[The Star-Chamber, Volume 2 by W. Harrison Ainsworth]@TWC D-Link bookThe Star-Chamber, Volume 2 CHAPTER VII 8/9
"You have received this warning, and though it is not likely to have been given with any very friendly design, still you may take advantage of it, and avoid by flight the danger to which you are exposed." "Impossible," she answered.

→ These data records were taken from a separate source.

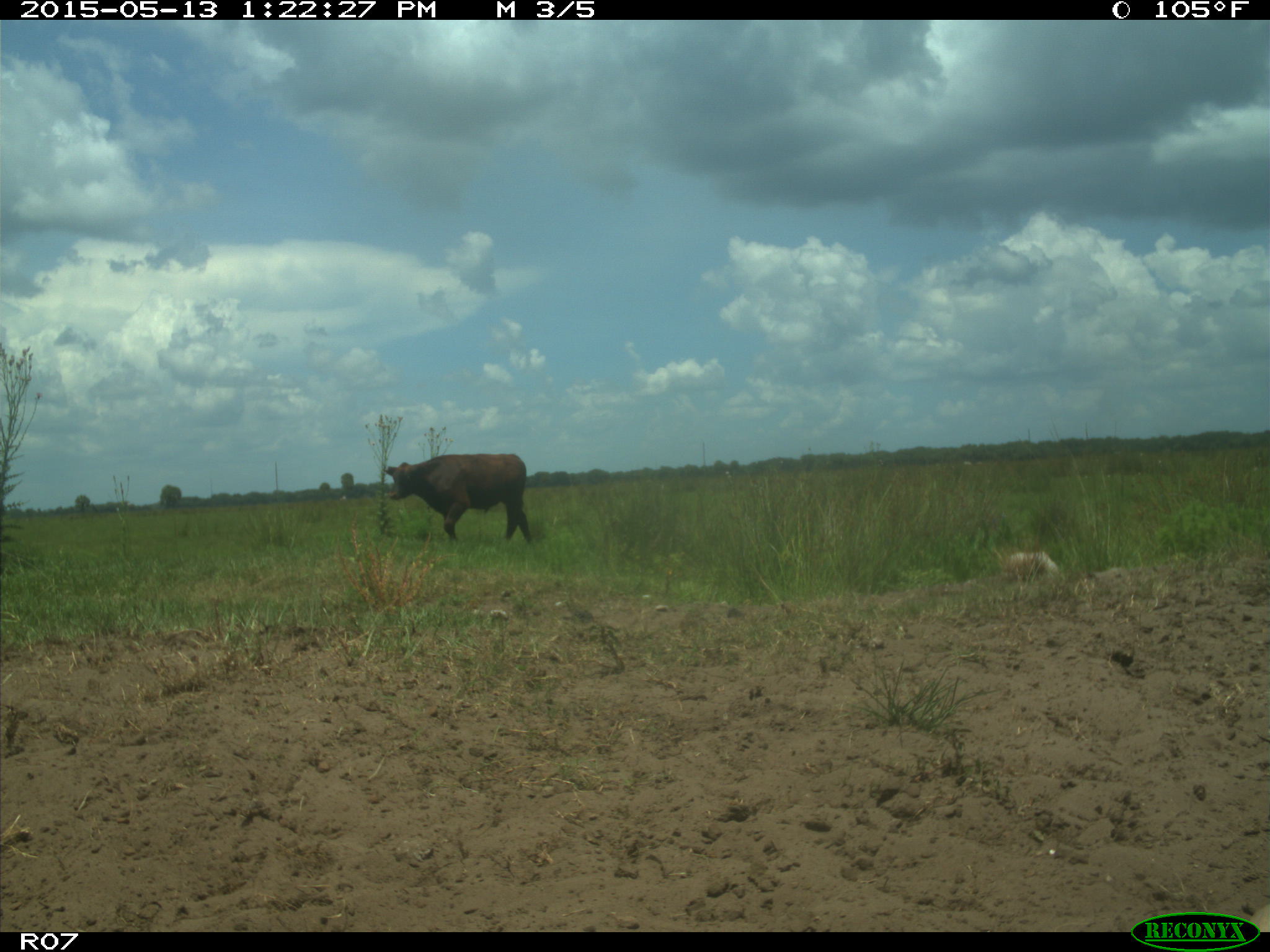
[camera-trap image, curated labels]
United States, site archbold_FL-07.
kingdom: Animalia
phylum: Chordata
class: Mammalia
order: Artiodactyla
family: Bovidae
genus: Bos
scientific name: Bos taurus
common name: domestic cow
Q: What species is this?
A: Bos taurus (domestic cow).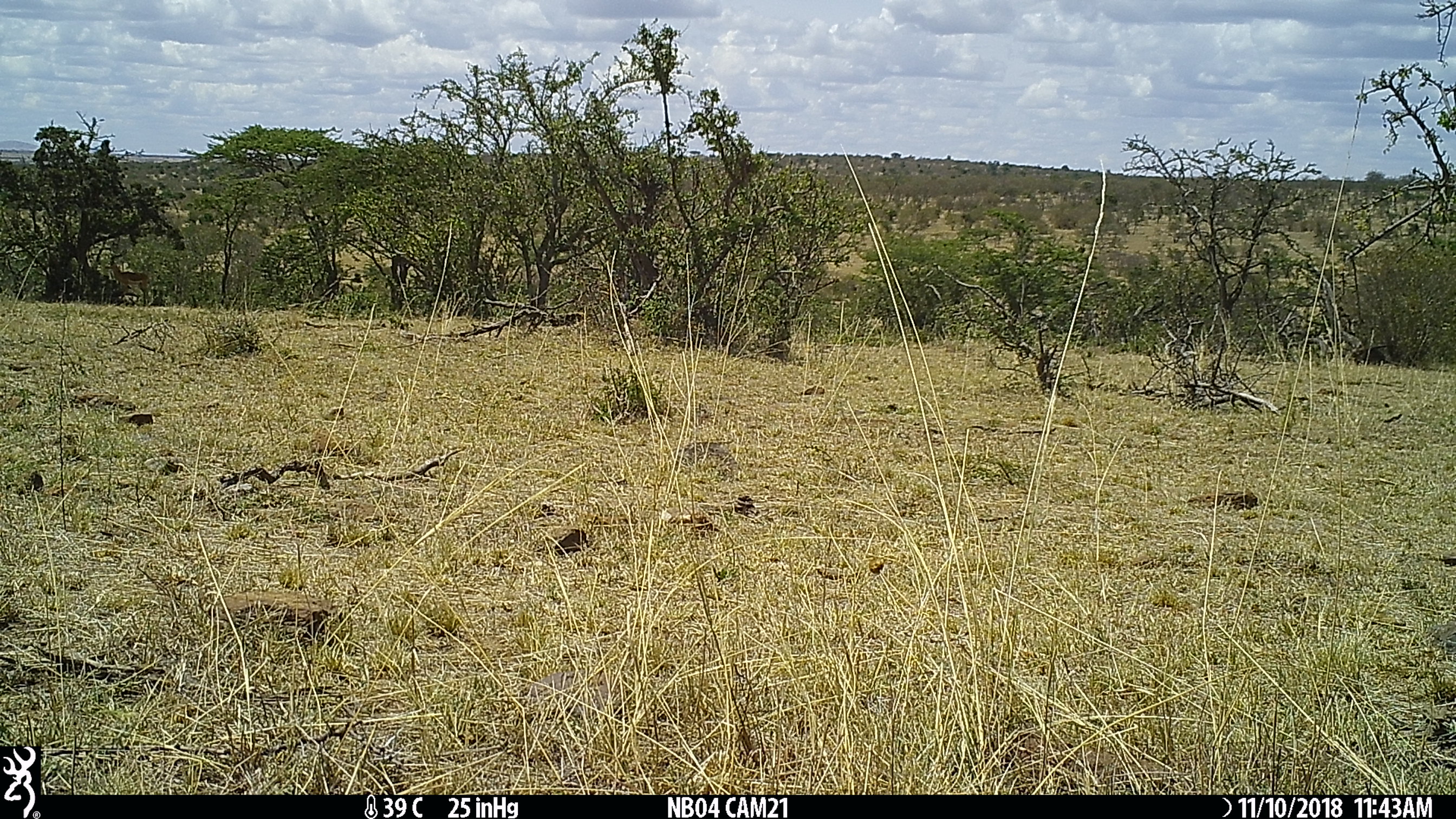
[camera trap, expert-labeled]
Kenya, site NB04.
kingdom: Animalia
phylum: Chordata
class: Mammalia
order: Artiodactyla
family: Bovidae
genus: Aepyceros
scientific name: Aepyceros melampus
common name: impala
Impala (Aepyceros melampus).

"I could not reconcile such a course to my conscience, or to my reverence for my father's memory." "There is still another course open to you," he pursued, "if you choose to adopt it; and that is, to take a stop which shall make the fulfilment of this promise impossible." "I understand you," she replied; "but that is equally out of the question.
Often and often have I thought over this matter, and with much uneasiness; but I cannot relieve myself of the obligation imposed upon me." "O Aveline!" cried Sir Jocelyn.
"If you allow yourself, by any fancied scruples, to be forced into a marriage repugnant to your feelings, you will condemn both yourself and me to misery." "I know it--I feel it; and yet there is no escape," she cried, "Were I to act on your suggestions, and fly from this threatened danger, or remove it altogether by a marriage with you--were I to disobey my father, I should never know a moment's peace." There was a brief pause, interrupted only by her sobs.
At length Sir Jocelyn exclaimed quickly, "Perhaps, we may be unnecessarily alarming ourselves, and this may only be a trick of Sir Giles Mompesson.